At this time I had been writing for a year, and no one knew. I knew networking was going to be a significant step in the business, but I was too scared to open my mouth and scream like that bloody bird. After learning a valuable lesson, and thinking I should grow a spine, I took my first networking plunge and called the president of a major New York publishing house. I had way to that top rung of the ladder. Here I was a new writer with an acquaintance in the business, one who I was on a first name basis with, and even he didn’t realize I was a writer. So I organized my thoughts, dialed his number and enjoyed a lengthy conversation where he told me, in polite terms, to scream like that blasted bird. Start marketing myself before I ever got published and I would be a leap ahead of the game.
He was right.
Why do unpublished writers hide in shadows cowering from industry professionals? The best thing an unpublished writer can learn is that published authors love to chat about their books and the journey into the trade.

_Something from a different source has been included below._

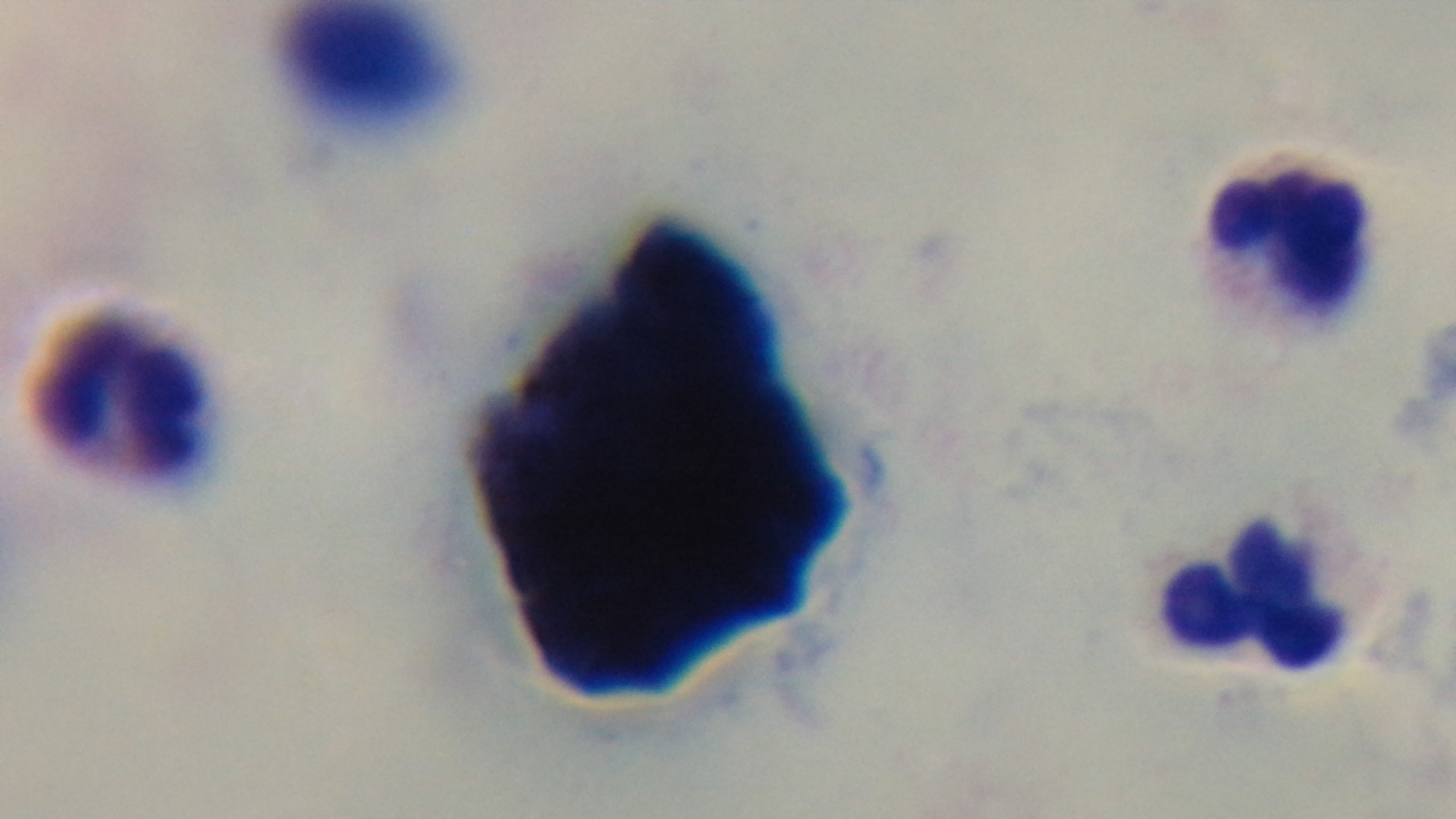

Photomicrograph. Giemsa stain. 100x oil-immersion objective. Captured with a mounted 4K digital camera. One field from the slide. Preparation: thick blood film. Malaria status: negative.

Owners of small presses are eager to discuss marketing. Presidents and CEO’s are not as unapproachable as one might think, and agents are on our side.
So what’s the first step in learning how to network correctly? Understand your GMC’s and know how to roll them off your tongue. No matter who you chose to network with, introduce yourself and ask a well-constructed question that is not only specific to their house need but your writing career as well. Don’t give them a reason for not replying; wow them with your professionalism and drive to write. Find your favorite author and contact them. It may take some time, but they may respond. List your credentials. Toot your horn. Tell them something you admire about their writing and ask that specific question. It has never failed for me. The key there is presenting yourself as someone who understands where they are going with their career and are professional about doing so. It separates the writers from the fans.
Don’t limit yourself to authors or publishing professionals. Think outside the box. Do you have your blog up yet? Your website? Establish a following with an excellent blog, and you will establish readers. I started mine with the idea of being the punching bag and guinea pig for new writers who wanted to know the dirty details of trying to publish. I promised readers I would list every triumph and every failure. It seems like a million years ago now. I was like that bird, not afraid to shout my name and admit what I was doing. My blog led to my first full request by an agent.
All it takes to market yourself correctly as an unpublished writer is a bit of confidence and the understanding that those big-wig bestselling authors were once greenhorns too. No one will get in the way of your writing career but you.
And if you love pink pants, wear them with a smile.